* Recorded information
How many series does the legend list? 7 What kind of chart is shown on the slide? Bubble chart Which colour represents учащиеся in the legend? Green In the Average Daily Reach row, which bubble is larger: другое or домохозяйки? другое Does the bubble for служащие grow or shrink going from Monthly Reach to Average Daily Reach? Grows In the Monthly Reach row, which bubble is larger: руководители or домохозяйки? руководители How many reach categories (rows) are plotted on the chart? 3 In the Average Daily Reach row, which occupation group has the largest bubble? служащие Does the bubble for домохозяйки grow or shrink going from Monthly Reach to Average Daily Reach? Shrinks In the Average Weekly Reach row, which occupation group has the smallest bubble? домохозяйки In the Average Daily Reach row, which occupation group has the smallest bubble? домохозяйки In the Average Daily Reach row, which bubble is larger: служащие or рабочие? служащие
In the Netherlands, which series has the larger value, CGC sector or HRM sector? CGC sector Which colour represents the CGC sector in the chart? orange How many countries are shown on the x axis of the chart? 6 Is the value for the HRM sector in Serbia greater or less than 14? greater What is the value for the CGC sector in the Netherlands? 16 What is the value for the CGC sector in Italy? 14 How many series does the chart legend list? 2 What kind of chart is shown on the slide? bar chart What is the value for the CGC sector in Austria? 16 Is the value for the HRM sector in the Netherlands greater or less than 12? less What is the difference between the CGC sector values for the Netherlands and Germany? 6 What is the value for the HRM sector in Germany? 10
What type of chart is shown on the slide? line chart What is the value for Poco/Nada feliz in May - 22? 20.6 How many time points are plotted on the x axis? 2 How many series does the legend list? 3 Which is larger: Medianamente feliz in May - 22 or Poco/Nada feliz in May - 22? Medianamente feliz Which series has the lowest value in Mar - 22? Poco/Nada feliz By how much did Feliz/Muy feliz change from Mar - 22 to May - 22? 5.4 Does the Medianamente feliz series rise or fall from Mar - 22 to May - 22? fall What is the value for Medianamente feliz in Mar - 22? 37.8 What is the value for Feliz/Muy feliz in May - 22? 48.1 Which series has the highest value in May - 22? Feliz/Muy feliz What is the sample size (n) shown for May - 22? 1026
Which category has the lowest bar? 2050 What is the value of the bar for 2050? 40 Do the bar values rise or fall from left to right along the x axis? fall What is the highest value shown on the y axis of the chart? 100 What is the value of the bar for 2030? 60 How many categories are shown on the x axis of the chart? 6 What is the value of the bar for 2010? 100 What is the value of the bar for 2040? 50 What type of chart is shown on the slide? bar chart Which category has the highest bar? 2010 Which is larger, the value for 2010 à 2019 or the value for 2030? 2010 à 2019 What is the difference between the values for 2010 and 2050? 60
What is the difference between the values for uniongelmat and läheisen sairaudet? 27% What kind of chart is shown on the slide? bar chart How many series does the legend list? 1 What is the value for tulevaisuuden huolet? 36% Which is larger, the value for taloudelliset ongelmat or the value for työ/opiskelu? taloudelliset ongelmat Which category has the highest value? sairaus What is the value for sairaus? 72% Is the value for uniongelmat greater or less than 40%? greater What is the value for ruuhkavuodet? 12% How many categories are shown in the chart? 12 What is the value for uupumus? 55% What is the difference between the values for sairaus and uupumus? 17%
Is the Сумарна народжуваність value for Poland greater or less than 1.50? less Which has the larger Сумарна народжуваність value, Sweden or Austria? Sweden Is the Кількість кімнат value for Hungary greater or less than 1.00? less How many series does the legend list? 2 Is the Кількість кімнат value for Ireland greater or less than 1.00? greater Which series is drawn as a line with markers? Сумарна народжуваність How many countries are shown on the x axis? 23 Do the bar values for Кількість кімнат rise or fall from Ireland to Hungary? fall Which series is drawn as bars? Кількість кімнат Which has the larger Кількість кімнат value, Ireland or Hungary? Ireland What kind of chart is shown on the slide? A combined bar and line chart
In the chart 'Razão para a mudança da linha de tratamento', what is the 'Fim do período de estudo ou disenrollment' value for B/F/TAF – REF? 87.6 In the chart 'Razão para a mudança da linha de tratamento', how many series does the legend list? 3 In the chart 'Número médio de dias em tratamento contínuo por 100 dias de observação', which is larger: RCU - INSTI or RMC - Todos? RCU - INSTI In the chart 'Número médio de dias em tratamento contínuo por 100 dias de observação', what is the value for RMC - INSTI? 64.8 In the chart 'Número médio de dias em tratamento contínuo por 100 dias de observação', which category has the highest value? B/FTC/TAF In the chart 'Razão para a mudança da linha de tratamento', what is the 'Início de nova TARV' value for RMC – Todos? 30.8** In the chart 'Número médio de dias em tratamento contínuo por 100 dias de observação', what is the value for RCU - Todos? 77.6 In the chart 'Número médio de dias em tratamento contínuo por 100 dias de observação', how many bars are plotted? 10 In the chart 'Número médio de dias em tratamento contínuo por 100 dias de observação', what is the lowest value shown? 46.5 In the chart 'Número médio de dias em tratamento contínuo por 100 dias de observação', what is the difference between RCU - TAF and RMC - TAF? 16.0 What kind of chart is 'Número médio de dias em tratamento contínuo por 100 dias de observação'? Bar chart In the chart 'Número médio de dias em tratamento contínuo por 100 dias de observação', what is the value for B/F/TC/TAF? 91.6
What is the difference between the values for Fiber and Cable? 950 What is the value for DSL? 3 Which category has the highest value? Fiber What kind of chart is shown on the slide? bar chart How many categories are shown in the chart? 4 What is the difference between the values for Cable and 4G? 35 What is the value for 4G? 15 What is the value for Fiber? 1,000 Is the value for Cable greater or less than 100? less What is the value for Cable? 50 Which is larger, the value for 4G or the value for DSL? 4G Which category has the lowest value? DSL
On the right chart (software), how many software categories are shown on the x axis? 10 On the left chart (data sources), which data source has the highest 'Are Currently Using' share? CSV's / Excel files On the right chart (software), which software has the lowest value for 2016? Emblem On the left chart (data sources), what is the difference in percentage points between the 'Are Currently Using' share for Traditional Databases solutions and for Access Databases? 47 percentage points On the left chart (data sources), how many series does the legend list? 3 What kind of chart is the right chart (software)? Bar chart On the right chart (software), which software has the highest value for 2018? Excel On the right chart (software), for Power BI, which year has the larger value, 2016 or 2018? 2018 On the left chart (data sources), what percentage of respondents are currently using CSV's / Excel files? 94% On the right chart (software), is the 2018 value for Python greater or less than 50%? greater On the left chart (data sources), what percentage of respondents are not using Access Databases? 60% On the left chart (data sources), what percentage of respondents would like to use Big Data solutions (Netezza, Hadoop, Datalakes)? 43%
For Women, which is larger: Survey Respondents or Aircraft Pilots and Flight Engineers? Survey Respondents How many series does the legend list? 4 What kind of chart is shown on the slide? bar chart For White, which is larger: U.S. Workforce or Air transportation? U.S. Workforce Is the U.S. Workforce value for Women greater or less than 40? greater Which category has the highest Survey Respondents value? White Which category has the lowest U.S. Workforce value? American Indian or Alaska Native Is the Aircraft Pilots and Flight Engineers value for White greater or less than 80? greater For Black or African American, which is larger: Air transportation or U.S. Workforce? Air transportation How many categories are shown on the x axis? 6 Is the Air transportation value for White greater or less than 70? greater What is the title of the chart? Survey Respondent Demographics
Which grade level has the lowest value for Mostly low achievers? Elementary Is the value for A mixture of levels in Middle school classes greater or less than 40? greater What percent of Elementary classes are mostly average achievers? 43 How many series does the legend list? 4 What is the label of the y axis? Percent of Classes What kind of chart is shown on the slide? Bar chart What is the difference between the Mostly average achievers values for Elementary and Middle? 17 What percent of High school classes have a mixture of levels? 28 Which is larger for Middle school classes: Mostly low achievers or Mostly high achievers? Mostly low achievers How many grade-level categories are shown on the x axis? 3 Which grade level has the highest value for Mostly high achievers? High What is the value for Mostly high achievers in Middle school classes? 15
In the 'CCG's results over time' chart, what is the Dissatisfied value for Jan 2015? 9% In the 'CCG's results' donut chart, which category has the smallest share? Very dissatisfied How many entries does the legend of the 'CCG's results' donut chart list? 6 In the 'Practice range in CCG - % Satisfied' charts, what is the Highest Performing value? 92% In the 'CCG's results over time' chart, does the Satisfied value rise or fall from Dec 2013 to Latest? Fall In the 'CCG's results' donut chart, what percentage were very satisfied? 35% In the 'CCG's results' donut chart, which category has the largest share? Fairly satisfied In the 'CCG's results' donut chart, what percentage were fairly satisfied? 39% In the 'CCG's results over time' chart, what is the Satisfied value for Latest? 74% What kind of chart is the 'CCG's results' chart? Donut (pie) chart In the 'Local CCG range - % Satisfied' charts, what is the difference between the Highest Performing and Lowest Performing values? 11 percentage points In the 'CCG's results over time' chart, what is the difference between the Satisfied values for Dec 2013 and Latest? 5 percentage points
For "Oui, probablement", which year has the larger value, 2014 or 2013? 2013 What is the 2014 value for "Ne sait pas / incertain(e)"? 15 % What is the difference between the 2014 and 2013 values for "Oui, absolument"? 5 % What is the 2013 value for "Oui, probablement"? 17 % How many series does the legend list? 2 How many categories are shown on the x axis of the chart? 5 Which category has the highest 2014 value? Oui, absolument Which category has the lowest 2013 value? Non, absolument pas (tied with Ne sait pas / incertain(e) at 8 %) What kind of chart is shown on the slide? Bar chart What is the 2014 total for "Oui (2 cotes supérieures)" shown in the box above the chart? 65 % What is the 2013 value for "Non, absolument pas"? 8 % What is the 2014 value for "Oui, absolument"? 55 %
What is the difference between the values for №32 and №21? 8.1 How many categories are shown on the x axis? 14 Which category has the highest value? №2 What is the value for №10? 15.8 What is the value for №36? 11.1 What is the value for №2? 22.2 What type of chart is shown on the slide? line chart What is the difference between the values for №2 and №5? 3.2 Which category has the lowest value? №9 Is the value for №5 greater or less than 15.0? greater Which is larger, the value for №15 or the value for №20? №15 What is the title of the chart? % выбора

* Task to complete
Could you copy out, word for word, the rows from the first one through the row containing "In the Netherlands, which"?

* Expected output
How many series does the legend list? 7 What kind of chart is shown on the slide? Bubble chart Which colour represents учащиеся in the legend? Green In the Average Daily Reach row, which bubble is larger: другое or домохозяйки? другое Does the bubble for служащие grow or shrink going from Monthly Reach to Average Daily Reach? Grows In the Monthly Reach row, which bubble is larger: руководители or домохозяйки? руководители How many reach categories (rows) are plotted on the chart? 3 In the Average Daily Reach row, which occupation group has the largest bubble? служащие Does the bubble for домохозяйки grow or shrink going from Monthly Reach to Average Daily Reach? Shrinks In the Average Weekly Reach row, which occupation group has the smallest bubble? домохозяйки In the Average Daily Reach row, which occupation group has the smallest bubble? домохозяйки In the Average Daily Reach row, which bubble is larger: служащие or рабочие? служащие
In the Netherlands, which series has the larger value, CGC sector or HRM sector? CGC sector Which colour represents the CGC sector in the chart? orange How many countries are shown on the x axis of the chart? 6 Is the value for the HRM sector in Serbia greater or less than 14? greater What is the value for the CGC sector in the Netherlands? 16 What is the value for the CGC sector in Italy? 14 How many series does the chart legend list? 2 What kind of chart is shown on the slide? bar chart What is the value for the CGC sector in Austria? 16 Is the value for the HRM sector in the Netherlands greater or less than 12? less What is the difference between the CGC sector values for the Netherlands and Germany? 6 What is the value for the HRM sector in Germany? 10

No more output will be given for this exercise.